■ Prompt
Verbatim copy without images: return all of the data as it stands.

■ Source data
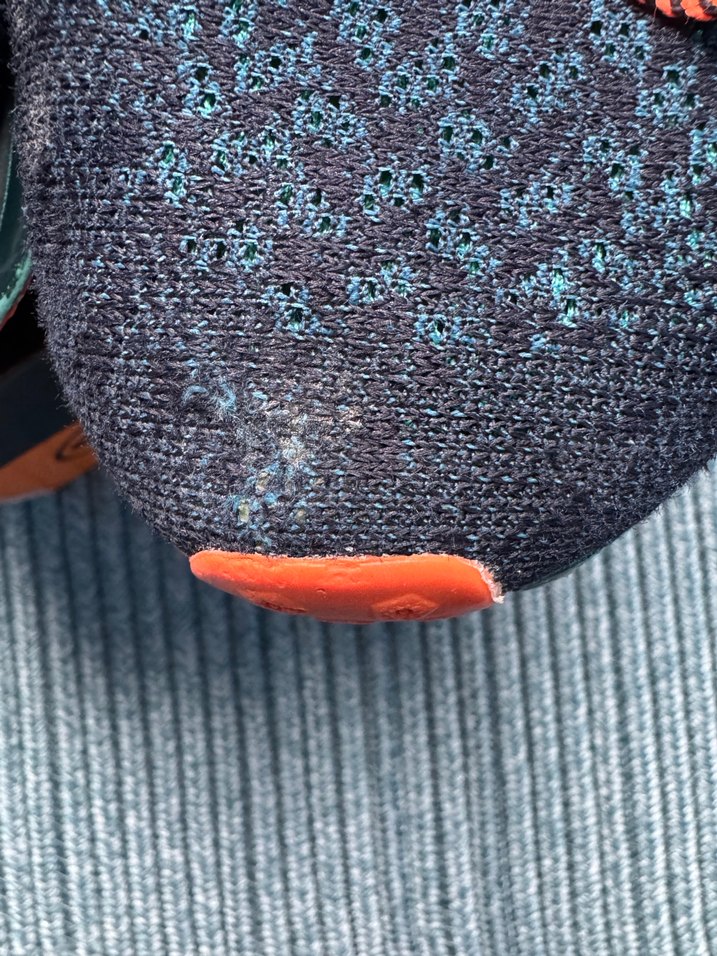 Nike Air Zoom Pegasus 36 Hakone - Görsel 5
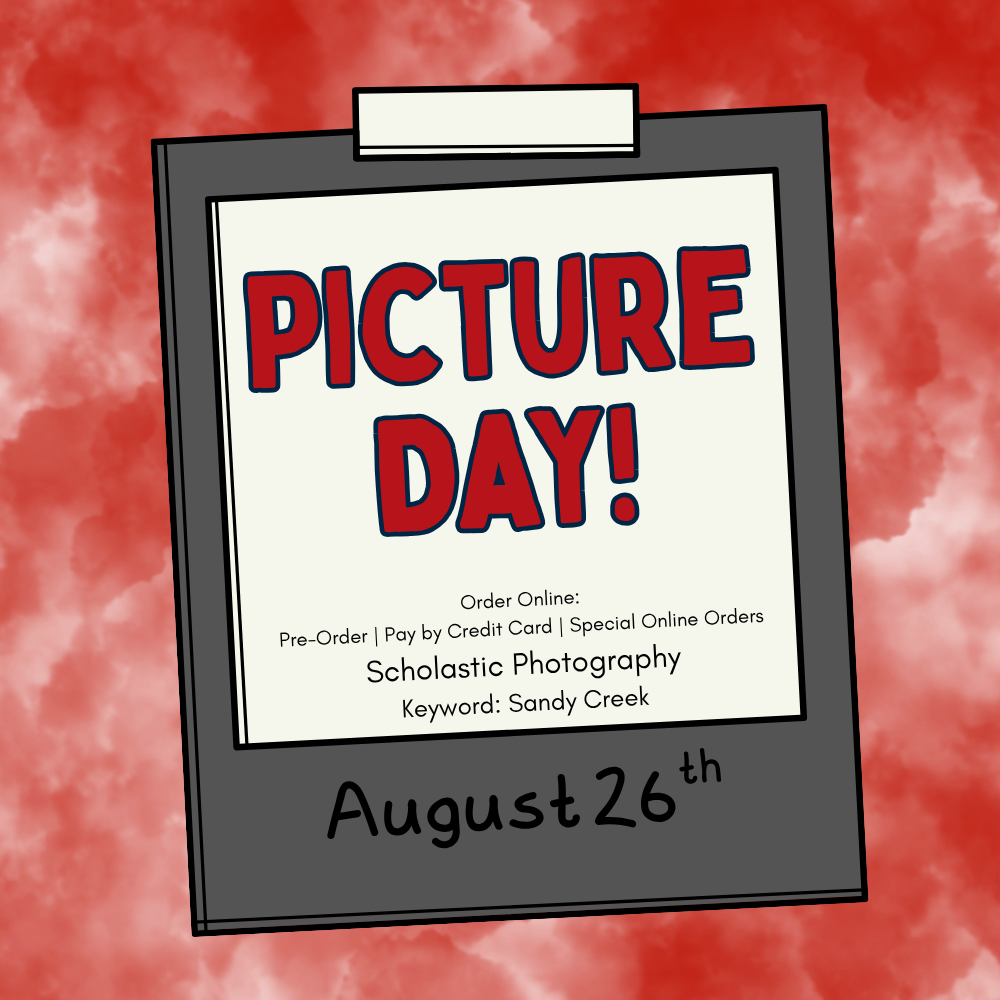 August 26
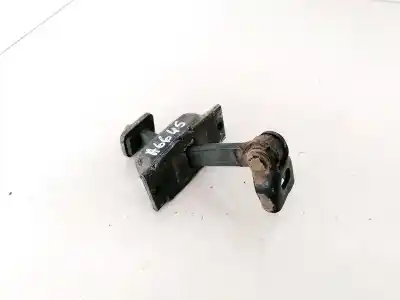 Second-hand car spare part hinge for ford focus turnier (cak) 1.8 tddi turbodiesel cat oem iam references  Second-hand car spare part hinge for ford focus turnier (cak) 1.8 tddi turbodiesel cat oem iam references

■ Answer space
 Nike Air Zoom Pegasus 36 Hakone - Görsel 5
 August 26
 Second-hand car spare part hinge for ford focus turnier (cak) 1.8 tddi turbodiesel cat oem iam references  Second-hand car spare part hinge for ford focus turnier (cak) 1.8 tddi turbodiesel cat oem iam references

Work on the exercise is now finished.